Extrait de page:
┄┄┄┄┄┄┄┄┄┄
Chronique

Québec, province de design

Si vous êtes actuellement plongé dans un petit spleen esthétique hivernal, le genre qui s’attrape quand on a l’impression de ne voir que du mauvais prélart, de la slush, des matériaux imitant le vrai et des espaces sans lumière partout, allez jeter un coup d’œil sur le site prixdesign.com

C’est là que sont mis en ligne les lauréats des Grands Prix du design, un concours annuel ouvert à tous les designers et architectes québécois.

Maisons, bureaux, commerces, institutions, objets, les catégories sont nombreuses. On remet 70 prix chaque année depuis 11 ans.

C’est l’équipe de l’agence PID, qui organise aussi le Salon du design de Montréal et qui publie le magazine Intérieurs, qui est derrière tout ça.

L’effet, sur le site web, qui compile des images de tous les projets gagnants, est saisissant. On a juste envie d’applaudir. C’est allumé, inspirant, original, le genre de vision qu’on croit toujours réservé aux autres.
┄┄┄┄┄┄┄┄┄┄
Données extraites:
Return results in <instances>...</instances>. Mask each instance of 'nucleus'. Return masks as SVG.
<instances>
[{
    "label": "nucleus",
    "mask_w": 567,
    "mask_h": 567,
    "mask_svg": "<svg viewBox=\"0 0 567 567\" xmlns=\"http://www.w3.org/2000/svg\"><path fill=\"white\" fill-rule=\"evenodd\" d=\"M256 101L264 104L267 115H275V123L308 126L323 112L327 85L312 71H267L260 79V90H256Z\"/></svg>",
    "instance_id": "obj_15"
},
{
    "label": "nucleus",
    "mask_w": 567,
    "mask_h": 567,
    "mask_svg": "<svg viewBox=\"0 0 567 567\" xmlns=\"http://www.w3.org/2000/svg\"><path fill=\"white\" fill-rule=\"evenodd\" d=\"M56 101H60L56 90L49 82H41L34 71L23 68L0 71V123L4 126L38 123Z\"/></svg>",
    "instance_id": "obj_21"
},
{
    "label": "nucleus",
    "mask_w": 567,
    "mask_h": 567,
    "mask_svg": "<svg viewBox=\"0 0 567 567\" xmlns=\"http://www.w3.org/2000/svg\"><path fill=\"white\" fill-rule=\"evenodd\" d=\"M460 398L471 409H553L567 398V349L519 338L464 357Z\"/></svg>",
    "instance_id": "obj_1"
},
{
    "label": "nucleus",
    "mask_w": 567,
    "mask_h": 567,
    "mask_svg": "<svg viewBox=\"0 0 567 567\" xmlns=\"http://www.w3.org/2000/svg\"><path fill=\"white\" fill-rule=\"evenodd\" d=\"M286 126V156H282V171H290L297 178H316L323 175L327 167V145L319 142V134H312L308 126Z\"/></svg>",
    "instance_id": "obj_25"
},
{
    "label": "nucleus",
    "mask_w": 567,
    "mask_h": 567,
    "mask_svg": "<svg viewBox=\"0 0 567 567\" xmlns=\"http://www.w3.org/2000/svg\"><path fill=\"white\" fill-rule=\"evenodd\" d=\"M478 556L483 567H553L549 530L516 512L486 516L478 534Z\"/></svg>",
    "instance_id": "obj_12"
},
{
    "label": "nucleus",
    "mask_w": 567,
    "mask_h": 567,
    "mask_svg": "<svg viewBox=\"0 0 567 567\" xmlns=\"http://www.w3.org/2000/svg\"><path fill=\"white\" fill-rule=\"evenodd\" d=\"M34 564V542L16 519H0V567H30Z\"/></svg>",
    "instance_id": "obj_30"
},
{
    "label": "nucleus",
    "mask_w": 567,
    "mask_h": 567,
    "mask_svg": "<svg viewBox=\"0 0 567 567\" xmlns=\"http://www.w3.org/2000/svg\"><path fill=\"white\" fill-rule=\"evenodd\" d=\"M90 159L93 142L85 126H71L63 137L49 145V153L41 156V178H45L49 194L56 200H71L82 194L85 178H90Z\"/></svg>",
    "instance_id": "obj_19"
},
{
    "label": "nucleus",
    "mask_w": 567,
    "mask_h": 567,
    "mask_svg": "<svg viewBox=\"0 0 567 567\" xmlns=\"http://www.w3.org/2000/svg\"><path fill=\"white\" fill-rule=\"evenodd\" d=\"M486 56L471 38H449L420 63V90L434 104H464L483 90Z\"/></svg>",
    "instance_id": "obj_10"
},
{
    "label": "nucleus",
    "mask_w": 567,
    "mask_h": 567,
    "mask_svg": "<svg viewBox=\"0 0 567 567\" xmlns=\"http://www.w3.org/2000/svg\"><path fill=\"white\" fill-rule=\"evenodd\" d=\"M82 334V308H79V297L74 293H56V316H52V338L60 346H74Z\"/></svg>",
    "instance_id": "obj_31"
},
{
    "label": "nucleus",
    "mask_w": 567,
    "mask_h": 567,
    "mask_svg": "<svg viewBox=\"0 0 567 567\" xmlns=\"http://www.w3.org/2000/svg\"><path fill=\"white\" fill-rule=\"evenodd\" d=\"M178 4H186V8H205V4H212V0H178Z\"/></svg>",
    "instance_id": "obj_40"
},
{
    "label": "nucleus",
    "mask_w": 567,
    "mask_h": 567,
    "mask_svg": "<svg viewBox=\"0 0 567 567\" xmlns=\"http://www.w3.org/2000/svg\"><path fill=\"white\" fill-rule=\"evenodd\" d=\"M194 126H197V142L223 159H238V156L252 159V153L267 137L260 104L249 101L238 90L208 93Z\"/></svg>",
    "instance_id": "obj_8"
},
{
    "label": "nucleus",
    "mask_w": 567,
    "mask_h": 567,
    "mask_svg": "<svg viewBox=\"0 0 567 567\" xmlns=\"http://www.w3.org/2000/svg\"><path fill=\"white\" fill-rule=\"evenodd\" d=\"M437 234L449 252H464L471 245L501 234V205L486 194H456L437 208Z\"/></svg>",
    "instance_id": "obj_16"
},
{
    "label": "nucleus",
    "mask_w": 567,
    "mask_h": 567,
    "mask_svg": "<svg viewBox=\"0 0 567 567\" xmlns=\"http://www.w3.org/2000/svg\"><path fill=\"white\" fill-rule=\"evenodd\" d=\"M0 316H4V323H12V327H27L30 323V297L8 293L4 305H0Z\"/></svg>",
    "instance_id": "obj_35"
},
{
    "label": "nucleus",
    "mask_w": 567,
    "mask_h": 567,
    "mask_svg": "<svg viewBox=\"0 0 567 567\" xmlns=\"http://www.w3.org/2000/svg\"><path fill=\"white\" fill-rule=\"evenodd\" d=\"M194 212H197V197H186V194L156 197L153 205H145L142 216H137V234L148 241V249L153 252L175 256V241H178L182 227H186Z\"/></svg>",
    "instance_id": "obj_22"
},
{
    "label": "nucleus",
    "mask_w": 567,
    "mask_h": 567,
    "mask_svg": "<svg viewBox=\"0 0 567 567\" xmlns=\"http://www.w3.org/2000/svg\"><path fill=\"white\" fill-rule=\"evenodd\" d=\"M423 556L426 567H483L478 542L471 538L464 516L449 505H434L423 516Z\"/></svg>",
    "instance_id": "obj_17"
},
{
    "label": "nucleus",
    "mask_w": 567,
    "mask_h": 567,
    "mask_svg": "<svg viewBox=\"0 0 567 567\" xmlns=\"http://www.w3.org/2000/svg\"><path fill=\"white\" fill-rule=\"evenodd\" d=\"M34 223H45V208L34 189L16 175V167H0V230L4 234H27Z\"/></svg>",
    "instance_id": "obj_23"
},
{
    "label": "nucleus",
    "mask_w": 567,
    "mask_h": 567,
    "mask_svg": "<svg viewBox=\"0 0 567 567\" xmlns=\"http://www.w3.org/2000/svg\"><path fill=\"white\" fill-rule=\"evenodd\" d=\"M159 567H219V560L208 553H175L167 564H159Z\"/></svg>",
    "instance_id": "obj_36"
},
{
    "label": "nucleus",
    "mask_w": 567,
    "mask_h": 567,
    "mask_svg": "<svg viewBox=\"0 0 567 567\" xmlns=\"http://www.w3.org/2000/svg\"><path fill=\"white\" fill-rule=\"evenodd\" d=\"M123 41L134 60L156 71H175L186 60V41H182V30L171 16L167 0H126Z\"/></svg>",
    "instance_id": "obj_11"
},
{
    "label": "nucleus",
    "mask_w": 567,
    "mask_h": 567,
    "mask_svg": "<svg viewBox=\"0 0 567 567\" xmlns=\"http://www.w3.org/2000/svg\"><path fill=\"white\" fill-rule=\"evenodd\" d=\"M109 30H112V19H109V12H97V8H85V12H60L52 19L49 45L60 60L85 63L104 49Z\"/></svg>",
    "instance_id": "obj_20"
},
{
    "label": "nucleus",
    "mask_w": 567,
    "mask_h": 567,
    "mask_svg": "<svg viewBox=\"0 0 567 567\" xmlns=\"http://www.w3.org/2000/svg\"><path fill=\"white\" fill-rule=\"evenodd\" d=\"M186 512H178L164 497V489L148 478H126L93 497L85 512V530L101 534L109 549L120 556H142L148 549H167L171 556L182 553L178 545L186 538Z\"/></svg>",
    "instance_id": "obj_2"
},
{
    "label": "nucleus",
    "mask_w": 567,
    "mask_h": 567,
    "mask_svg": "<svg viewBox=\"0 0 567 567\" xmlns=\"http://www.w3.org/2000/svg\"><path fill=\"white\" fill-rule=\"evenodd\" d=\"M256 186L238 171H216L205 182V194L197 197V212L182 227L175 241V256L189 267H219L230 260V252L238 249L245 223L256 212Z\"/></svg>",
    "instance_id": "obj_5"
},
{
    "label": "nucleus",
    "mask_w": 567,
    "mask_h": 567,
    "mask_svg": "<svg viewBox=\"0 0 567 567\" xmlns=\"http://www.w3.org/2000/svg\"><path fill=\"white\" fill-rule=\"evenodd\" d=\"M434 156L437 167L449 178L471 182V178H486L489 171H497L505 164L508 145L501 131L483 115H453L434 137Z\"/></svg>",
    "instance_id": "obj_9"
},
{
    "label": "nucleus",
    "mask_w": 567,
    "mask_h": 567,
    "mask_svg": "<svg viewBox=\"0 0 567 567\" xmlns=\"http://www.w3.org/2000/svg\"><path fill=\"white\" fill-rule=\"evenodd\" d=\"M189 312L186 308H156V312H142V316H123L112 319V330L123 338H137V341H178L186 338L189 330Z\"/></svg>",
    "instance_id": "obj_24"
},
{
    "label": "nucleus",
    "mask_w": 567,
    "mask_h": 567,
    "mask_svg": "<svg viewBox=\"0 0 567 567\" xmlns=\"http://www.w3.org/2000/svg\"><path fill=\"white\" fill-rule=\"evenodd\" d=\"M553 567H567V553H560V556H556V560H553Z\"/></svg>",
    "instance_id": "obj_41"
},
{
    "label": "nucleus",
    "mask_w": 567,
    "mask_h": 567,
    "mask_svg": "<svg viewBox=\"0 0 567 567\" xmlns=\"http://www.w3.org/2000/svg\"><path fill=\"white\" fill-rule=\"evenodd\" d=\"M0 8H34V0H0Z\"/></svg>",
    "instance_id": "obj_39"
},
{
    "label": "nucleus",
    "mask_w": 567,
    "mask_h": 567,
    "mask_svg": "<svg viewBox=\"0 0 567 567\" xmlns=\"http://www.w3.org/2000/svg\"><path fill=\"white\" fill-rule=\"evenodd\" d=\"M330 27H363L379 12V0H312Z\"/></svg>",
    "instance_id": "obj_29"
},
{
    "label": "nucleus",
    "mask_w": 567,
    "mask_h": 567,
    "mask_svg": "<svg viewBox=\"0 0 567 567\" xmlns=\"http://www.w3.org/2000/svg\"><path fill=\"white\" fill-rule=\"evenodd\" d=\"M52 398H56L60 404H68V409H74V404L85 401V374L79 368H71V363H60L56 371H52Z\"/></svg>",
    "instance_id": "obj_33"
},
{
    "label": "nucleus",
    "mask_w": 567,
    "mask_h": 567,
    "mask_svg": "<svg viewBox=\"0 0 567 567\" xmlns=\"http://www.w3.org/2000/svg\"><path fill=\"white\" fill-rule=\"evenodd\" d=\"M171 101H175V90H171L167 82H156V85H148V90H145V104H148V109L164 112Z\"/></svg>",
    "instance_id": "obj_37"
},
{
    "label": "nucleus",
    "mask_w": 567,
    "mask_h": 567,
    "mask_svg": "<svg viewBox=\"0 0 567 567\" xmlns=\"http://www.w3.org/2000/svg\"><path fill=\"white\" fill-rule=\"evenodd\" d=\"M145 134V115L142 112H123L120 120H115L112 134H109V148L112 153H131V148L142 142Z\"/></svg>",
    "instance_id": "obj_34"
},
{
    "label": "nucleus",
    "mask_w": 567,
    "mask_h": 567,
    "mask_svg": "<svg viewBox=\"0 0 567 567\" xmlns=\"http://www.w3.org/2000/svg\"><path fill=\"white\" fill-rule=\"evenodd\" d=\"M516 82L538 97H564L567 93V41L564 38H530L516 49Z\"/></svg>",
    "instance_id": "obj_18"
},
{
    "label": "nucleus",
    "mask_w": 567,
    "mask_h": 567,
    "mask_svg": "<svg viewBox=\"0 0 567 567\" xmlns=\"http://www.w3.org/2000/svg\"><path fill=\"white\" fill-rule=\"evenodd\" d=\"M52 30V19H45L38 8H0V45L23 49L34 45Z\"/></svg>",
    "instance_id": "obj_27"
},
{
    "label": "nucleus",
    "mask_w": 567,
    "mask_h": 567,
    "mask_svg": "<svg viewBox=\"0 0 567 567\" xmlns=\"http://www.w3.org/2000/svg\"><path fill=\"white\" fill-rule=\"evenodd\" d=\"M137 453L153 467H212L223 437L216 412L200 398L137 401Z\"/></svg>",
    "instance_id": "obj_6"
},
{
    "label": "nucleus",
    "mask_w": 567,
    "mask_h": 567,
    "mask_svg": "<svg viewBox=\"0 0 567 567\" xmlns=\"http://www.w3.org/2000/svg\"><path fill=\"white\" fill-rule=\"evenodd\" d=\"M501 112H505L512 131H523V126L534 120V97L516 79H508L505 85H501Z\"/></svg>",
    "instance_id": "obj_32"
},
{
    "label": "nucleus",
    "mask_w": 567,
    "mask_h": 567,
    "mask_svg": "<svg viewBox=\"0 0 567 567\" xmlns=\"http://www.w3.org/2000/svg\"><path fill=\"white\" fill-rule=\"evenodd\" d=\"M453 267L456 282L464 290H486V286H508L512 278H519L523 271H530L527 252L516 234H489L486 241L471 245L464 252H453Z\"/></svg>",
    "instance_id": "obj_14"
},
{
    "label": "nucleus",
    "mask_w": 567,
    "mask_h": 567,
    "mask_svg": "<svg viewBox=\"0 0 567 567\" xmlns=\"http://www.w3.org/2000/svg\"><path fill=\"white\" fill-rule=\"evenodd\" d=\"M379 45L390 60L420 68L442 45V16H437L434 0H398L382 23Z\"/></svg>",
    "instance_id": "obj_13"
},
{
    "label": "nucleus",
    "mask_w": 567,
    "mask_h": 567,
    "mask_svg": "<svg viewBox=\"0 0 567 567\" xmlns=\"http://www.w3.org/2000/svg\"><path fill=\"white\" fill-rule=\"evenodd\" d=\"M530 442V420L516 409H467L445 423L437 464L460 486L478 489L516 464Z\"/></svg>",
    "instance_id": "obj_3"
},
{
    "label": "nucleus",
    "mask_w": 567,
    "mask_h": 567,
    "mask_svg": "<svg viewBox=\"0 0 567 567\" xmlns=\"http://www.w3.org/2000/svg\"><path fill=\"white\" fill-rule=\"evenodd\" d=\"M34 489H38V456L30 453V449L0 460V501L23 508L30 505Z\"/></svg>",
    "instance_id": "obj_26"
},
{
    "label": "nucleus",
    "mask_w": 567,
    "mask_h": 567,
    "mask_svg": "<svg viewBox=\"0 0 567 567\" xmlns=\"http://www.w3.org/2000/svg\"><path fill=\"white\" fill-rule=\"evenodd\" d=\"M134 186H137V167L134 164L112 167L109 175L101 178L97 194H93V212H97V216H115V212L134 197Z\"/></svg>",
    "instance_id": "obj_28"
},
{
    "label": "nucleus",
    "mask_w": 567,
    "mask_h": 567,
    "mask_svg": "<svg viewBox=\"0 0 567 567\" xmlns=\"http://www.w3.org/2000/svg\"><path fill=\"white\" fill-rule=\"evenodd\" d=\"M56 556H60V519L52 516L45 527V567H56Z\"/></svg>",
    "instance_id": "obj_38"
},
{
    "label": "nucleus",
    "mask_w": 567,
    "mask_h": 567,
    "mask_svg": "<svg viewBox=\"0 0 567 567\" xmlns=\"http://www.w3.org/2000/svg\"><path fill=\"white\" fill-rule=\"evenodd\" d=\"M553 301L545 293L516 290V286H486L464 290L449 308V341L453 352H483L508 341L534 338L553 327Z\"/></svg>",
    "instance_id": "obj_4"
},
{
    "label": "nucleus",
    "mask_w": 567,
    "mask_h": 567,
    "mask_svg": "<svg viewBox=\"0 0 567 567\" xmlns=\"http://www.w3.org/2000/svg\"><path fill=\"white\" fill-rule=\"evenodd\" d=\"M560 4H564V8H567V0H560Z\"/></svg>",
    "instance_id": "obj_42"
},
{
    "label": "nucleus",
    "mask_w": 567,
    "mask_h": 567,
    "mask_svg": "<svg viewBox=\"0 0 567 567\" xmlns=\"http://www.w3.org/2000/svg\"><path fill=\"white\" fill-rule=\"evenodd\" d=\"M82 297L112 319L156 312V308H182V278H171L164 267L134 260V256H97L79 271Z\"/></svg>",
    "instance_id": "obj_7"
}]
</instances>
┄┄┄┄┄┄┄┄┄┄
Consigne: Selon la chronique sur le design au Québec, combien de prix les Grands Prix du design remettent-ils chaque année ?

Réponse ci-dessous: 70 prix.